Pick out every line in the entries below that contains the string "instances", and copy each one unchanged.

-- start EXERCISE MATERIAL --

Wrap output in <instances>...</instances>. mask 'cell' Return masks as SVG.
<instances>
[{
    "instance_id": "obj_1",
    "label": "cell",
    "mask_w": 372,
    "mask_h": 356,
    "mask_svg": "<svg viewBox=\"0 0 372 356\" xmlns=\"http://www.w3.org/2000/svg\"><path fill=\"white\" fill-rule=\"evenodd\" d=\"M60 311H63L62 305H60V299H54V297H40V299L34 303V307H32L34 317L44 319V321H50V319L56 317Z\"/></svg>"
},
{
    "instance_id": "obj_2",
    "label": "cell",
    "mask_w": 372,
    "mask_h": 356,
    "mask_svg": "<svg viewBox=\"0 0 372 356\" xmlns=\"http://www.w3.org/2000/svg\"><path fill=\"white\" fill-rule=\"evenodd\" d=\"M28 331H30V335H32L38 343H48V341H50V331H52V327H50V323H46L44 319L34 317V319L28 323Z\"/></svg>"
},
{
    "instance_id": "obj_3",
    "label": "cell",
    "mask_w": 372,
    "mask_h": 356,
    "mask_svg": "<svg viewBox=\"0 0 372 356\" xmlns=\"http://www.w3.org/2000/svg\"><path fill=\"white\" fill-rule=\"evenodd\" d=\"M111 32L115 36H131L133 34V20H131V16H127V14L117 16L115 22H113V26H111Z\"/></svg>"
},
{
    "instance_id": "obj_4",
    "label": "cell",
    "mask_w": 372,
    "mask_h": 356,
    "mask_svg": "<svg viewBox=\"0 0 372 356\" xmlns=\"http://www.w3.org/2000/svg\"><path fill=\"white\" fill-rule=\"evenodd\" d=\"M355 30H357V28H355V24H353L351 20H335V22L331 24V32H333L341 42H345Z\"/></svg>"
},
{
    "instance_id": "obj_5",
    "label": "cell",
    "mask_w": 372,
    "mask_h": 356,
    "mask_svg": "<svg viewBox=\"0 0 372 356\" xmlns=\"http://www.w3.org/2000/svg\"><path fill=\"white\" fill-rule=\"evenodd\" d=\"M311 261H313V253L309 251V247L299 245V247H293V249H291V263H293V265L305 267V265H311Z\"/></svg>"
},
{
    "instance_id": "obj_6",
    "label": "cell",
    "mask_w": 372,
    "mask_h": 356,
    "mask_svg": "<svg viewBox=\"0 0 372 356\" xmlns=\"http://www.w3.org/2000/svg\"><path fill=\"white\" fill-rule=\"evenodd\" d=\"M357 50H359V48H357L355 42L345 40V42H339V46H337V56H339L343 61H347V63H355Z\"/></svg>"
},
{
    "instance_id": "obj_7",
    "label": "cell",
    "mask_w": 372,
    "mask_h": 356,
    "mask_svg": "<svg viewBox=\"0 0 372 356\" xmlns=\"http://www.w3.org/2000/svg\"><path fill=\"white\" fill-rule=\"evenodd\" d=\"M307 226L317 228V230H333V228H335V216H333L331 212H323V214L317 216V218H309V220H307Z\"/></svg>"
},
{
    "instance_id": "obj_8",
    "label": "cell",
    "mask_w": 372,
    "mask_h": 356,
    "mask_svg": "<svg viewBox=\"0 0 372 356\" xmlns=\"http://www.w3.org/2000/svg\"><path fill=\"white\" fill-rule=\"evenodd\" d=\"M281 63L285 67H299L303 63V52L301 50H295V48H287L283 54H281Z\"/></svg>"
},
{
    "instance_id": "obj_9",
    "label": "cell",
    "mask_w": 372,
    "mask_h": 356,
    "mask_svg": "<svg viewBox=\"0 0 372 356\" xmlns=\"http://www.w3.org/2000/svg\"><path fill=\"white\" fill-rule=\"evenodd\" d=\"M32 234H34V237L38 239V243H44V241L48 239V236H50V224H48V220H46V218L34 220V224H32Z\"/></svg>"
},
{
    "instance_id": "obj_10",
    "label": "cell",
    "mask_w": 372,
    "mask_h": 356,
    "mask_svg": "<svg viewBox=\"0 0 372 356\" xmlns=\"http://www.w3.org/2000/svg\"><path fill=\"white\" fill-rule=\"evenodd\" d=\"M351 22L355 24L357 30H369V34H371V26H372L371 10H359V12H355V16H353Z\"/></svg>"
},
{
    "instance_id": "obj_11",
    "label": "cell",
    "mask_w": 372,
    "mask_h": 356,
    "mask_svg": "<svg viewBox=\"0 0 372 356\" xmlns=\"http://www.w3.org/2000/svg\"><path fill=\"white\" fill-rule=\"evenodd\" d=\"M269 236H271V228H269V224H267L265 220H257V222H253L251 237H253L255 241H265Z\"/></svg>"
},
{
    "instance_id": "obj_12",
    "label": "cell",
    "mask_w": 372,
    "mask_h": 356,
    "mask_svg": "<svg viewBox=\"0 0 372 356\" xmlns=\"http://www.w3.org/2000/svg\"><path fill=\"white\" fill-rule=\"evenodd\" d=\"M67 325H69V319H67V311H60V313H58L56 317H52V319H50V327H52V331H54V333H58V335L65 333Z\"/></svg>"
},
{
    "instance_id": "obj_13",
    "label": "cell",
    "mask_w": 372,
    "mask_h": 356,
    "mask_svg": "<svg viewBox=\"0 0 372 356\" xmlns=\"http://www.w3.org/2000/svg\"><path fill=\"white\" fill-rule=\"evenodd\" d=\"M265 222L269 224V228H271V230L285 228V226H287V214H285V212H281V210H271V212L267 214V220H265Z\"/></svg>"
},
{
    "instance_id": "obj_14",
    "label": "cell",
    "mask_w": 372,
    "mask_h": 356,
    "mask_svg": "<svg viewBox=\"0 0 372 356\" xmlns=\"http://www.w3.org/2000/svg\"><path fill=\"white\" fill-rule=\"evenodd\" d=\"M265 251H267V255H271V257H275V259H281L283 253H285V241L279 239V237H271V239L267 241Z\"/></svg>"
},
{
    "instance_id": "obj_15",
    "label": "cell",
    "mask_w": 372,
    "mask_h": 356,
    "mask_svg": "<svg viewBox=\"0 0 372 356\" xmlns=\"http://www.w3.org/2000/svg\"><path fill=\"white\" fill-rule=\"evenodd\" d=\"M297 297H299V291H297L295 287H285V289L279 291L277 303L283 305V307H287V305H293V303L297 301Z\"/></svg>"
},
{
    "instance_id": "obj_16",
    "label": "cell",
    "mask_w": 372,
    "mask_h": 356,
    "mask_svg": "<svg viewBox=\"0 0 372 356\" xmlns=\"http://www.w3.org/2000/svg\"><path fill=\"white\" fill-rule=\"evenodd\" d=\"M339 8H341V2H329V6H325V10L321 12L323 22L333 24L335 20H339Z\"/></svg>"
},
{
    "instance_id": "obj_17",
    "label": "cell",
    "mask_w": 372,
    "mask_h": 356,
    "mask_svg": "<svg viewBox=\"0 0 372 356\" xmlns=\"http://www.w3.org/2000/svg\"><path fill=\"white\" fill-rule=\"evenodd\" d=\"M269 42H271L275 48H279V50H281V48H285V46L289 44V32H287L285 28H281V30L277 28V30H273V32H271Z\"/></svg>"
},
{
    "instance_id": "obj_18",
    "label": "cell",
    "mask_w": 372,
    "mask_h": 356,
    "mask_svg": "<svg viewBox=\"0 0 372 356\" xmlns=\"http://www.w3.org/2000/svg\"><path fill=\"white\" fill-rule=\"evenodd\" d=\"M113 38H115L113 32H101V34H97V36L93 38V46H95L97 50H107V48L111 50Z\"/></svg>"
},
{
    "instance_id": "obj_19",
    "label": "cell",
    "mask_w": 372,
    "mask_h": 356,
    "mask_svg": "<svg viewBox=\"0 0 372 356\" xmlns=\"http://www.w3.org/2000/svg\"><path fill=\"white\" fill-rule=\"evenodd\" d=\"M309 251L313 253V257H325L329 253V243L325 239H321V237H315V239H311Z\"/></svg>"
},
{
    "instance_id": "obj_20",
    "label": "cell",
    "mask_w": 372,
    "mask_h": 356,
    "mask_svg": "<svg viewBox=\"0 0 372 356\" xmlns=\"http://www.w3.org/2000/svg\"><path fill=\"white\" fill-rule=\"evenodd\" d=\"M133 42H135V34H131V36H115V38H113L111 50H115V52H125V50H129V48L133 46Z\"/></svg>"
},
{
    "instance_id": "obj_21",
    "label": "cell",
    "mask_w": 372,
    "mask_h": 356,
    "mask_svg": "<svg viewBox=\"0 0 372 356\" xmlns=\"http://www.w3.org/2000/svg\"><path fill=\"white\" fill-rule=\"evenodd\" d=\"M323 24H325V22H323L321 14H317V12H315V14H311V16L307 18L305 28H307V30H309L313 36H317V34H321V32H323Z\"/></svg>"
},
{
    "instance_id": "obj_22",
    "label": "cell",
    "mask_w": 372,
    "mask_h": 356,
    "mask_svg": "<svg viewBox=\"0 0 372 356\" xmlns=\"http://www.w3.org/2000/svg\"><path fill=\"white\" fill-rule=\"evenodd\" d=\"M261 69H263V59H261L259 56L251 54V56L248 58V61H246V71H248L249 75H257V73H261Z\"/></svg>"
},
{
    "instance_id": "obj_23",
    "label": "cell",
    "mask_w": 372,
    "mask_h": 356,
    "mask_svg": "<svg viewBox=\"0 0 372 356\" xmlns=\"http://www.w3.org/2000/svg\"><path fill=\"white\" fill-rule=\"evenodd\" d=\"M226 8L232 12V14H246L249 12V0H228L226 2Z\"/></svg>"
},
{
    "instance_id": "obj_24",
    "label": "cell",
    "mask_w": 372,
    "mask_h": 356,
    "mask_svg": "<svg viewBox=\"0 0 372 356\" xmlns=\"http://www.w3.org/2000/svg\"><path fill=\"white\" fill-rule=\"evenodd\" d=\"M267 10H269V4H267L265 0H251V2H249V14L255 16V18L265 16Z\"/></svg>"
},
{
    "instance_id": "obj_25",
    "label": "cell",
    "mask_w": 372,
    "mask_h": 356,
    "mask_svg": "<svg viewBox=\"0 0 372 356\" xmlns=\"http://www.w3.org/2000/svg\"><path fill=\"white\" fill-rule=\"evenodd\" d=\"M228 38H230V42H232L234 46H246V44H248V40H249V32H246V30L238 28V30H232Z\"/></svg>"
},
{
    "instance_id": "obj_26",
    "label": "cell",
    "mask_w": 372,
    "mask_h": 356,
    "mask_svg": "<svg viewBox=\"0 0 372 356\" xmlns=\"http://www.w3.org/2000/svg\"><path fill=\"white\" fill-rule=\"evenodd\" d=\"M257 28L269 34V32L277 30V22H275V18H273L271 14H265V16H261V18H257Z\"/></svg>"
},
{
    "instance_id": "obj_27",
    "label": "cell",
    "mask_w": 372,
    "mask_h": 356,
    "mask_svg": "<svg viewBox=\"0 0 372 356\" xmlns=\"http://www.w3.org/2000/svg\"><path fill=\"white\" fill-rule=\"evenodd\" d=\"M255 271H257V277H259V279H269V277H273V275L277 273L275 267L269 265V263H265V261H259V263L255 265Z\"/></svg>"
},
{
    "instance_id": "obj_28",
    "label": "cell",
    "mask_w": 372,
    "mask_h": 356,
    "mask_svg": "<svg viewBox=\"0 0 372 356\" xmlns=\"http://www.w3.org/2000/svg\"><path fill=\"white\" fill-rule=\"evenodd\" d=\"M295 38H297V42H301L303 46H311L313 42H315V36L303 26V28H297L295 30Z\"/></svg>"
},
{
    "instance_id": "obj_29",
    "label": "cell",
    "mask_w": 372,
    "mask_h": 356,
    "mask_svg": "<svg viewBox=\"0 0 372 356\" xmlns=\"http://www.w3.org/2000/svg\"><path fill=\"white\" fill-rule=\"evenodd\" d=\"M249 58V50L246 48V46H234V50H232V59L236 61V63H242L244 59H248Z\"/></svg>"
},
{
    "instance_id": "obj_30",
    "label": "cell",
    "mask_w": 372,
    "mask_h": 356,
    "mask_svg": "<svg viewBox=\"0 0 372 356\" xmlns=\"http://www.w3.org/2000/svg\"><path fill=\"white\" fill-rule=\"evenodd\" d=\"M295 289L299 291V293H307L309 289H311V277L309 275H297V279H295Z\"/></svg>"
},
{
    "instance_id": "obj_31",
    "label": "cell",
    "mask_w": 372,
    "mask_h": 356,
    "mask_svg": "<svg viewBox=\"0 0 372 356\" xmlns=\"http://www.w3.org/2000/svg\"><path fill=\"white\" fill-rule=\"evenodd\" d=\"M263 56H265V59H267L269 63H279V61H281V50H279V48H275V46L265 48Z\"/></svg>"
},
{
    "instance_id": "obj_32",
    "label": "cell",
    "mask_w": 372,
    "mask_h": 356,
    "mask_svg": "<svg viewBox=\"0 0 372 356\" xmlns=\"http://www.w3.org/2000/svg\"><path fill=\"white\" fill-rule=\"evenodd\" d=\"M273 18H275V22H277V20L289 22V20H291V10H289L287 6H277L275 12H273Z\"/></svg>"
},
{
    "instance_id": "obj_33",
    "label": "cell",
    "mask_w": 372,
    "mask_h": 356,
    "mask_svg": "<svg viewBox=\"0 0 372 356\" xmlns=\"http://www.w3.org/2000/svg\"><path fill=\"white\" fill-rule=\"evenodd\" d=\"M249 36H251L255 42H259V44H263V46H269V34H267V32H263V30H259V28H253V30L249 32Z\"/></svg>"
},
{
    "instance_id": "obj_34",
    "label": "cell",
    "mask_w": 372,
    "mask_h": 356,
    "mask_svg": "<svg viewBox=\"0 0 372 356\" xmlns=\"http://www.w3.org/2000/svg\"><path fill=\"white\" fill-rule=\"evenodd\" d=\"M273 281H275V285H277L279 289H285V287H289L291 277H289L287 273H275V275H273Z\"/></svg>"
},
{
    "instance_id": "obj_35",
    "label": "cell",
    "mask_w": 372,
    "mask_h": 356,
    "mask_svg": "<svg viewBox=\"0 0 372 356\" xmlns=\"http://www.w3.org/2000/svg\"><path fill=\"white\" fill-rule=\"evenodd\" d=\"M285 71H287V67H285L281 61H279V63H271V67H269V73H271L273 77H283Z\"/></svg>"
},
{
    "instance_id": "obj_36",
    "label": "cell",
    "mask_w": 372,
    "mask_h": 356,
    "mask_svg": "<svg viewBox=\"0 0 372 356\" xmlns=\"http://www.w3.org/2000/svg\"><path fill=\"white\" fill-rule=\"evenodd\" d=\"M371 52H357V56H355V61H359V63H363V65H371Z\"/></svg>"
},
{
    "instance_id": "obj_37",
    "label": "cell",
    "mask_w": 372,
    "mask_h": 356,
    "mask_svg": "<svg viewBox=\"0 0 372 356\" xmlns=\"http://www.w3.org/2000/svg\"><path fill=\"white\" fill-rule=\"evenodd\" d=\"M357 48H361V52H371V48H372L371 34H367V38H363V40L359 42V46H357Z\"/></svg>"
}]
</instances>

-- end EXERCISE MATERIAL --

§ ANSWER TO THE EXERCISE
Wrap output in <instances>...</instances>. mask 'cell' Return masks as SVG.
<instances>
</instances>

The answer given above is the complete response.